- [Fragmento seleccionado]
════════════════════

El pasado sábado se produjo algo inédito en mi vida, algo de lo que nunca pensé sería testigo, algo que era una especie de quimera que te contaban otros de hablas distintas a la tuya. Tras años llenos de desgracias, gafes, malas fortunas, injusticias, o como se le quieran llamar, tras años de frustraciones, lágrimas infantiles, oportunidades perdidas, por fin, el cielo se abrió y pude ver a una selección española pasar de esa maldita maldición que parecía cosa de vudú: los cuartos de final de un Mundial.

Es algo absurdo, lo sé, mi vida no va a cambiar, no voy a ganar más dinero, no voy a encontrar trabajo, no me voy a ligar a una rubia libidinosa, no me va a llamar Spielberg para preguntarme dónde había estado escondido todos estos años. Es algo inútil, grosero por todo el dinero que mueve, incluso inmoral, si lo quieren ver así. Sin embargo, para millones personas a nivel global es algo único, algo en lo que les va la vida, los sueños, los anhelos, las frustraciones. Quizás porque para entender todo esto hay que entender qué es el fútbol, que es como decir qué es la vida, aunque suene pedante o exagerado.

════════════════════

- [Ejercicios propuestos]
(1) Según el fragmento, ¿qué fase de un Mundial logró superar por fin la selección española?
(2) Actualiza el fragmento entre "Es algo absurdo, lo" y "pedante o exagerado.", ambos incluidos, y cambia "Spielberg" por "Almodóvar".
(3) Prosigue el fragmento sobre la selección española y el fútbol a partir de su última oración.
Los datos no guardan relación alguna con el fragmento.

════════════════════

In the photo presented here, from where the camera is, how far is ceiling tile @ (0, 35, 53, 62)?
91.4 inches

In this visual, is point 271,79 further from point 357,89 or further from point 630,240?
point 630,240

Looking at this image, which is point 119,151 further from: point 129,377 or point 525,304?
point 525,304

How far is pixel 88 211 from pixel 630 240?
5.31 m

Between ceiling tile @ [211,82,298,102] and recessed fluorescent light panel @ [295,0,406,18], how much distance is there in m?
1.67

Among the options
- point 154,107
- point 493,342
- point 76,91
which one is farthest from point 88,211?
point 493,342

════════════════════

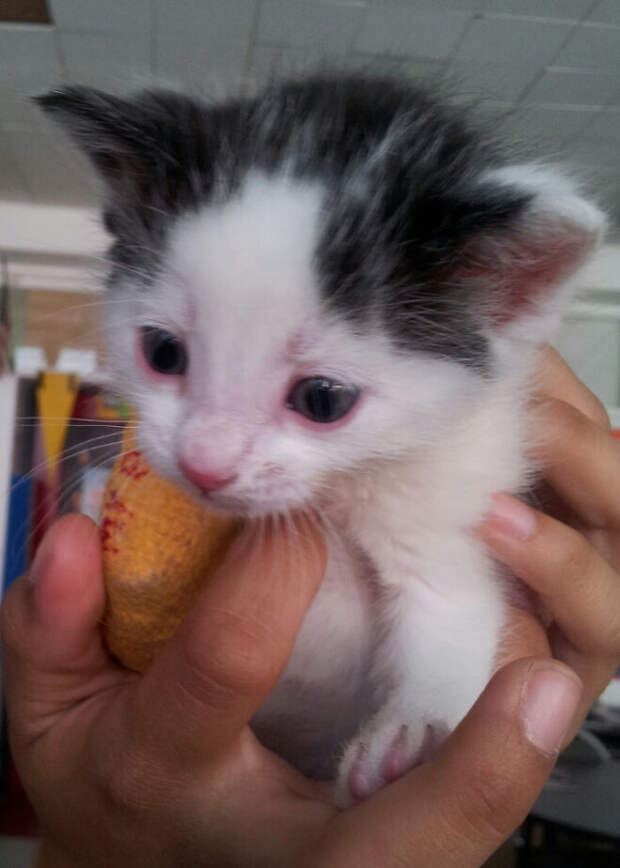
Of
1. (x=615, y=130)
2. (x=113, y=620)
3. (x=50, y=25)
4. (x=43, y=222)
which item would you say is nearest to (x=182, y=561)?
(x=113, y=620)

════════════════════

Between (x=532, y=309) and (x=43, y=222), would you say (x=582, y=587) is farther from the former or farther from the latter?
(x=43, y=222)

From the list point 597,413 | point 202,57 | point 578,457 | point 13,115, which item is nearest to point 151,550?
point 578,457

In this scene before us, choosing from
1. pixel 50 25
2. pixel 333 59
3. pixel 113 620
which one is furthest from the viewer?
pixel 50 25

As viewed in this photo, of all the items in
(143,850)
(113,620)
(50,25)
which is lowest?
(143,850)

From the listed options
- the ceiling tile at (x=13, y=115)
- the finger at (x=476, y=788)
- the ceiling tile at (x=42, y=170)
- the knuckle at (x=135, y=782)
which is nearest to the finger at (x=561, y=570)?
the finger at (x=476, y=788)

════════════════════

- [Respuestas por ejercicio]
(1) Los cuartos de final.

(2)
Es algo absurdo, lo sé, mi vida no va a cambiar, no voy a ganar más dinero, no voy a encontrar trabajo, no me voy a ligar a una rubia libidinosa, no me va a llamar Almodóvar para preguntarme dónde había estado escondido todos estos años. Es algo inútil, grosero por todo el dinero que mueve, incluso inmoral, si lo quieren ver así. Sin embargo, para millones personas a nivel global es algo único, algo en lo que les va la vida, los sueños, los anhelos, las frustraciones. Quizás porque para entender todo esto hay que entender qué es el fútbol, que es como decir qué es la vida, aunque suene pedante o exagerado.

(3)
Noventa minutos en un campo de fútbol representan, a pequeña escala y resumido, los momentos por los que un mortal pasa por la vida: esfuerzo, inteligencia, estupidez, sudor, dolor, frío, calor, barro, violencia, sangre, coraje, cobardía, trabajo, suerte, épica, frustración, alegría, mediocridad, fealdad, belleza, arte, leyenda... seguramente inmortalidad. Siendo como es un deporte antinatural, se juega con los pies, extremidad que sirve para sostenerse lo mejor que se puede al suelo (como para ponerse a hacer virguerías con un balón), resulta aún más admirable que despierte pasión en todo el planeta. Son muchos los que juegan, y otros tantos los que se dejan llevar y, al ver una lata, le dan un puntapié con el mejor estilo posible. Ya lo dijo Bill Shankly, el mítico entrenador del Liverpool: “Algunos creen que el fútbol es solo una cuestión de vida o muerte, pero es algo mucho más importante que eso".

Estos días, en algunas redes sociales en las que me muevo, es decir, personas de las denominadas instruidas, amantes del cine y la cultura, de las lecturas y las reflexiones, han tocado las trompetas de Jericó para declarar lo deplorable, inculto, obsceno y aborregado que es el fútbol. Se excusan en el dinero que mueve, en que los futbolistas son millonarios, en el patrioterismo rancio que despierta en el pueblo.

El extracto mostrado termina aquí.